Yalnızlık çoğu zaman daha ileri yaşlardaki bir durummuş gibi görünse de ergenlik döneminde de görülen ciddi bir durumdur. Bu durum gençlerin yaşam kalitesini düşürmekle kalmamakta, yaşamlarını tehdit edecek boyutlara çıkmaktadır. Peki, yalnızlık terimsel anlamda nedir? Peplau ve Perlman (1982) tarafından sosyal bir sorun olarak tanımlanmıştır.

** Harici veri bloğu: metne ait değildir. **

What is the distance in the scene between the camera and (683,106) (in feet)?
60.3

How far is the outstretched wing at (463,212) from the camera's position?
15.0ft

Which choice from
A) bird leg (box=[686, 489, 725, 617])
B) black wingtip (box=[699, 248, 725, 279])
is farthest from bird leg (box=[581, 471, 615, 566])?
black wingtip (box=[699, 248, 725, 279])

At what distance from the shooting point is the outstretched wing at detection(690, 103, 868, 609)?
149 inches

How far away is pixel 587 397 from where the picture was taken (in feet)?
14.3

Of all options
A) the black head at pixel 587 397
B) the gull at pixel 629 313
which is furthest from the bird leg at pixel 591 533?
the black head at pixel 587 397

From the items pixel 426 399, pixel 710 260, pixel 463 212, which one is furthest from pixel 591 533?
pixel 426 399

Yalnızlık kavramı fiziksel olarak tek olma koşulundan ziyade, bireyin ilişkisel beklentilerini karşılayamamasından kaynaklanmaktadır. Özellikle ergenlik döneminde bu yalnızlık seviyesi aile dışındaki ilişkilerden karşılanmamasından dolayı, kendi öz-benlik saygısını, gelişimi olumsuz yönde etkileyebilmektedir. Kimi zaman ise yalnızlık hissi sosyal çevresinden uzaklaşmasına ve onu kötü etkileyecek alışkanlıklara yol açabilmektedir.

Ergenlik, riskli davranışların ve ciddi kararların kolayca alındığı bir dönemdir. Yapılan araştırmalar da bu durumun olumsuz sonuçlarını açıkça göstermektedir. Özellikle yaşadığımız dönemde, gençler sadece fiziksel koşullardan gelen tehditlerin yanı sıra çevrim içi ortamlardan gelen sorunlarla da yüz yüze kalmaktadır. Yalnızlık duygusu ergenlikte çoğu zaman tek başına kendini gösteren bir durum değildir, genellikle birden çok etki ile gelmekte ve sonuçları birçok alanı etkilemektedir.

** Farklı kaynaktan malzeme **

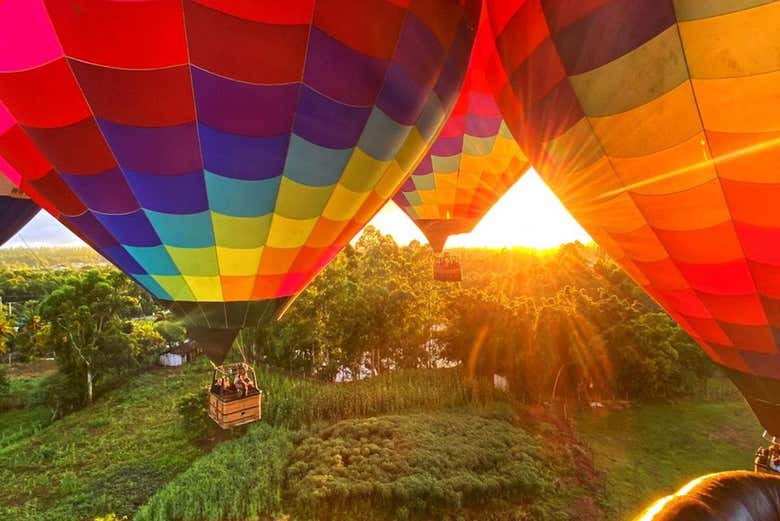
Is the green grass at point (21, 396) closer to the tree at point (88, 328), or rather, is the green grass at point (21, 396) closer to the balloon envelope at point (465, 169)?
the tree at point (88, 328)

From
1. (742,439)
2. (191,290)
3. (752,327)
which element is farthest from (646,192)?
(742,439)

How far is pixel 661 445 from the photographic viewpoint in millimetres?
7574

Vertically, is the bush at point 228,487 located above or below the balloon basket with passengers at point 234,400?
below

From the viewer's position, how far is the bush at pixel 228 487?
18.8 ft

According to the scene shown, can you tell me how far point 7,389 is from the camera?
1172 cm

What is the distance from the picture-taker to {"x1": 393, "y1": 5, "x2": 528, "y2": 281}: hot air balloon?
4980 mm

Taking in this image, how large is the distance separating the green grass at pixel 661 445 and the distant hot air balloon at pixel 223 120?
18.5 feet

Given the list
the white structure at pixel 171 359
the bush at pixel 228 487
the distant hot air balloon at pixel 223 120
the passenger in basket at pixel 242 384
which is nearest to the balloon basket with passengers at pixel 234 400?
the passenger in basket at pixel 242 384

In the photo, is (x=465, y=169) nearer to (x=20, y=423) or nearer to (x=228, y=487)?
(x=228, y=487)

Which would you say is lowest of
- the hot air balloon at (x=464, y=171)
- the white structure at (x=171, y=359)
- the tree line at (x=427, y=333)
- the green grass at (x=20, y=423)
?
the green grass at (x=20, y=423)

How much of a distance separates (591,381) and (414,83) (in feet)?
30.4

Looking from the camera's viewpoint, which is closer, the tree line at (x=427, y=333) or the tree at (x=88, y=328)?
the tree line at (x=427, y=333)

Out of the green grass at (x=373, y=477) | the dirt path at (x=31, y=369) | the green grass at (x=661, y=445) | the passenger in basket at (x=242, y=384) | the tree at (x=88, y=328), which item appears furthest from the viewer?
the dirt path at (x=31, y=369)

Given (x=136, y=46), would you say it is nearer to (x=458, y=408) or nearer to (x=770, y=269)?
(x=770, y=269)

Algının bu kadar açık olduğu, sosyal düşünme yetisinin bu kadar taze olması aileleri de çok ciddi bir şekilde düşündürmekte ve çoğu zaman çaresizliğe sevk etmektedir. Peki, çocuğunuzun bu durumla baş başa kaldığını düşündüğünüzde ne yapmalısınız? Genellikle yapılması gereken onun içinde bulunduğu durumu anlamaya çalışmak ve ona kendi rollerinizden çıkmadan destek olmaktır. Unutmayın ki bu dönem desteğin en ihtiyaç olduğu dönemlerden biridir ve destekleriniz bazen çocuklarınız tarafından reddedilebilir veya yanlış anlaşılabilir. Durum sizin kontrolünüzden çıktığı zaman okul, aile işbirliğinde çözümü veya uzman kişilerden destek alınması önerilmektedir.